Perang Informasi Bukanlah Hal Baru
Strategi penggunaan informasi sebagai sebagai alat untuk perang bukanlah hal yang baru dilakukan dalam konflik Israel-Palestina. Sebelumnya pada Desember 2008 hingga Januari 2009, dalam serangan militer Israel ke Gaza dalam “Operation Cast Lead” juga terjadi perang informasi. Pihak Israel maupun Palestina saling membentuk narasi dan mengontrol arus informasi untuk mempengaruhi opini publik.

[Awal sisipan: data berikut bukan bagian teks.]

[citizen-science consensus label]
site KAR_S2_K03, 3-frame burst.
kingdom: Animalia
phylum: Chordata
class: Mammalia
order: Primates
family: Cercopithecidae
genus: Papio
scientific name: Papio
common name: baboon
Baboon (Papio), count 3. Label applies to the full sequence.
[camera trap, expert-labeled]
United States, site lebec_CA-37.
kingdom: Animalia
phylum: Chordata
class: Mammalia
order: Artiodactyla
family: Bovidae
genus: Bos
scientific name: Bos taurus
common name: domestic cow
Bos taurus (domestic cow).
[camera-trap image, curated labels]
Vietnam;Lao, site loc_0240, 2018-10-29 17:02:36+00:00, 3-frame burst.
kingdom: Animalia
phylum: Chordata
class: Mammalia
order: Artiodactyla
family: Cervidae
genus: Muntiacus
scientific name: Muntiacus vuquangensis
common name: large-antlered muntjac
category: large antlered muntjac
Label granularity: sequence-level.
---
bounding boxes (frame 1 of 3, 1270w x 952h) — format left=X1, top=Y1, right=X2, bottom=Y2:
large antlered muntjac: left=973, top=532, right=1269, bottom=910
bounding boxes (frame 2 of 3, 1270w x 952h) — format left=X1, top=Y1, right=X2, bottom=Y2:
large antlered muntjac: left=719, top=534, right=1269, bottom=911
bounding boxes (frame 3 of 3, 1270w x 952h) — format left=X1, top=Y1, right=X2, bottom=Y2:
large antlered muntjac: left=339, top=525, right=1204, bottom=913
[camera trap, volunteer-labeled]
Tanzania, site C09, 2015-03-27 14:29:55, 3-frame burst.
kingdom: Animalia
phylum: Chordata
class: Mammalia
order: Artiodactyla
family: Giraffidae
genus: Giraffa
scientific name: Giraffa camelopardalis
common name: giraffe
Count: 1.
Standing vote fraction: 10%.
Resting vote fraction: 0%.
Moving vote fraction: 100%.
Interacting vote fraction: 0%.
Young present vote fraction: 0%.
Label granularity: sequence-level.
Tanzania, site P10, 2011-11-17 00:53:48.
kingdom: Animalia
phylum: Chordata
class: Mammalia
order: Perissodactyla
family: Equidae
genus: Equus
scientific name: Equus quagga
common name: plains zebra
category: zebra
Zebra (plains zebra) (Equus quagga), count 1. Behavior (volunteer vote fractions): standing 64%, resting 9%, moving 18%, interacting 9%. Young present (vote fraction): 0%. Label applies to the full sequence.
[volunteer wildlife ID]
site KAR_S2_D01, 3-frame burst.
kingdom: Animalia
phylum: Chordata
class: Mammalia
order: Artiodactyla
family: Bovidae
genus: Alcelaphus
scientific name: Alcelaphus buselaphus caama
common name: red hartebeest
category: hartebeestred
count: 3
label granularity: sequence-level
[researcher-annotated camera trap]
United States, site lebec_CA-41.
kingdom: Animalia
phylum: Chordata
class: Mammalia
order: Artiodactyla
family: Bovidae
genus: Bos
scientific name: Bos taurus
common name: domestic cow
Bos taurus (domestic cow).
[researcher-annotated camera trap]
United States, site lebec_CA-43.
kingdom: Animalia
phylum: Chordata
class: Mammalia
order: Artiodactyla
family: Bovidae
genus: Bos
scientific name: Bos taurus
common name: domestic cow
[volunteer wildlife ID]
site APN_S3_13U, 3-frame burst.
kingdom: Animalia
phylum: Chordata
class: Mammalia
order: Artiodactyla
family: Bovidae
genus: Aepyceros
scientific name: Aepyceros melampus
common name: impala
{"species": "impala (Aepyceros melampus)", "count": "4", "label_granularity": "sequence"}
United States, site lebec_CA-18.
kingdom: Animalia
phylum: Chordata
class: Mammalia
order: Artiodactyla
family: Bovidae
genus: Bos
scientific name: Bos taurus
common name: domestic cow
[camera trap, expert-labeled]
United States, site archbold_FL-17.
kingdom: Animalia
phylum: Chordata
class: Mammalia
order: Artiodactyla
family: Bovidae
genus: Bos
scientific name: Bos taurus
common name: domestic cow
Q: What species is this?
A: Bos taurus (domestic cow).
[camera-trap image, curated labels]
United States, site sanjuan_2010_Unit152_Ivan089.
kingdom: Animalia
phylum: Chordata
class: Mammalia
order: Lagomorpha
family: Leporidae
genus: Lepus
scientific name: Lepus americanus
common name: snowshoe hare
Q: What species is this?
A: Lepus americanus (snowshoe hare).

Mengutip Hiram Johnson, seorang senator AS di awal abad ke-20, “Ketika perang terjadi yang menjadi korban pertama adalah kebenaran.” Kutipan tersebut terasa lebih relevan dalam konteks konflik Israel-Palestina, dimana informasi palsu sering beredar di media sosial selama perang terjadi.
Demi Meraih Simpati dan Dukungan Internasional
Berita palsu dalam perang informasi jelas untuk menjatuhkan pihak lawan demi meraih simpati publik serta dukungan internasional. Banyak sekali kelompok pendukung Israel yang menyebarkan berita hoaks dengan konten-konten yang berisi penghinaan terhadap masyarakat Palestina agar membenarkan agresi militer Israel. Akibatnya, masyarakat internasional termasuk Indonesia menjadi rentan untuk terpapar konten manipulatif. Berdasarkan Indeks Masyarakat Digital Indonesia, tingkat literasi digital masyarakat Indonesia sebesar 43,34% pada tahun 2024. Hal ini menunjukkan bahwa literasi digital di Indonesia masih memprihatinkan dan bahkan masih berada di peringkat bawah di kawasan Asia Tenggara. Oleh karena itu, para pengguna media sosial harus mampu memerangi hoax yang banyak beredar di media sosial.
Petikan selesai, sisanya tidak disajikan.